On examination the major findings were of localised tenderness over the dorsum of the navicular, a normal mid-foot range of motion and a normal gait.
The lateral x-ray image shows a well corticated ossicle related to the dorsal navicular consistent with an os supranaviculare. There is no other abnormality seen in the mid-foot. A subsequent CT scan shows that the os measures 7 x 7 x 12 mm. There is sclerosis and a small amount of subchondral lucency in the navicular adjacent to the ossicle. No fracture is identified within the navicular. The remainder of the mid-foot was unremarkable. An MRI was not conducted in this case but would be expected to show increased signal with in the os and related to the synchondrosis.
As this patient had experienced prolonged pain in his foot, he elected to have the ossicle excised.

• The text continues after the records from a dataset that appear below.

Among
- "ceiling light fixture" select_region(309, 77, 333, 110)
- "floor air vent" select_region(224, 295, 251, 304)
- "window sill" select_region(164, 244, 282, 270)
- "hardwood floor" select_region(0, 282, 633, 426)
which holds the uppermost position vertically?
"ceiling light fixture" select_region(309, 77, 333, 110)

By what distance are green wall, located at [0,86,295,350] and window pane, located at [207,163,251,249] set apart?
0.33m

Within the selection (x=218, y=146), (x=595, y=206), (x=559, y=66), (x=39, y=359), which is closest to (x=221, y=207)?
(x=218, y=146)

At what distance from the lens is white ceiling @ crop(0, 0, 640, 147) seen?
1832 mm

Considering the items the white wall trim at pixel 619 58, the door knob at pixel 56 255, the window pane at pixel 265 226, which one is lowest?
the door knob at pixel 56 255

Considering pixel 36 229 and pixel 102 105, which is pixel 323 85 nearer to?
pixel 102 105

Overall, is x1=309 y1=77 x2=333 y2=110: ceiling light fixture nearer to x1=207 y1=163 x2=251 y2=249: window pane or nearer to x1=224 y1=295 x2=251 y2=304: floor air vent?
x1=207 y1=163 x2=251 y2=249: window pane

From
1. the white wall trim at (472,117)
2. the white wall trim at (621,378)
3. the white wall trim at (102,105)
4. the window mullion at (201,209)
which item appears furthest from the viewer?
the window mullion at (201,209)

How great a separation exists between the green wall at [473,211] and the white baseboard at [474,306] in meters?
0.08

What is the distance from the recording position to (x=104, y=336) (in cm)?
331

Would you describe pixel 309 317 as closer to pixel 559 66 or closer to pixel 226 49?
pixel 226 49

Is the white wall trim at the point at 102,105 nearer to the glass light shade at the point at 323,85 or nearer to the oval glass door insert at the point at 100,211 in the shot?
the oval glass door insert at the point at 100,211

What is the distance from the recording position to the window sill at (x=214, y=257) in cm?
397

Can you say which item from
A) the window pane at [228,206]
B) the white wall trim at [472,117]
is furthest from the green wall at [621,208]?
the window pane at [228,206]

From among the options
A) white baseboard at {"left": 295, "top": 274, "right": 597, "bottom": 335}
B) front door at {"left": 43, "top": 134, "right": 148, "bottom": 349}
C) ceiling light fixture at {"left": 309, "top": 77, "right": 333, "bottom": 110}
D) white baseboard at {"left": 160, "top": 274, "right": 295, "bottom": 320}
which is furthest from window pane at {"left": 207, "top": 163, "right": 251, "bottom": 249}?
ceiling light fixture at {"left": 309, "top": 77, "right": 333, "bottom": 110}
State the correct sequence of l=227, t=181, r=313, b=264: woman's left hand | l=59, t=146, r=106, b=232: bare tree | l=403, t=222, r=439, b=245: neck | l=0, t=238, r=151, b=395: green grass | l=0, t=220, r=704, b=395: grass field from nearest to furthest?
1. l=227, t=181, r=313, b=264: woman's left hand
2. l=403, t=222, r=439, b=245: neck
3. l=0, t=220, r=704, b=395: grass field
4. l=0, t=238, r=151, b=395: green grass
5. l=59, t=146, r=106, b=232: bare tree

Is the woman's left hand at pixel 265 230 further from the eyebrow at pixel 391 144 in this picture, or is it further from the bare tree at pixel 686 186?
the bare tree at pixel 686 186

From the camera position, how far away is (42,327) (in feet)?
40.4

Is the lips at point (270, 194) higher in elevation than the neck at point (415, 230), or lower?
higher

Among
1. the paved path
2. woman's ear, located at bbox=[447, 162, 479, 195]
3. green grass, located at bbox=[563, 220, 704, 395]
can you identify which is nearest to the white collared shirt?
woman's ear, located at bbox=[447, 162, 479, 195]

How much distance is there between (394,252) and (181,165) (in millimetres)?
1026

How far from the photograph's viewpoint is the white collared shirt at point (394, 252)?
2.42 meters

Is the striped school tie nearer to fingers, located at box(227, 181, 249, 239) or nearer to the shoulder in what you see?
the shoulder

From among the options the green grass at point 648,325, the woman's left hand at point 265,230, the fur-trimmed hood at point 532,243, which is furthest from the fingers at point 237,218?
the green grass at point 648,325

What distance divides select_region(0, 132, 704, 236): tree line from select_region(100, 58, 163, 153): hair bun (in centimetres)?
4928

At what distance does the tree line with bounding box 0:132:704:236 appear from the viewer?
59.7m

This was done without complication. He was able to return to all normal activities about three months following his surgery.
The os supranaviculare is an accessory ossicle located at the proximal and dorsal aspect of the navicular. It is also known as a Pirie’s bone, talonavicular dorsale or dorsal navicular ossicle. It is a normal variant that is present in approximately 1% of the population. The ossicle may be fused with the talus or with the navicular bone and is generally held in place by a synchondrosis. In the majority of cases the ossicle is an incidental finding on x-rays and other imaging studies. It can however become symptomatic when the synchondrosis is disrupted (as likely happened in this case). When present an os supranaviculare may also increase the risk of a player developing a navicular stress fracture. An avulsion fracture from the dorsal navicular can also occur after an acute traumatic incident. These fractures are generally more irregular and are not corticated.
In most cases an os supranaviculare does not require any specific treatment. If the synchondrosis becomes disrupted a player’s symptoms will often resolve with a short period of rest. Where the pain is more refractory, excising the os is generally an effective treatment.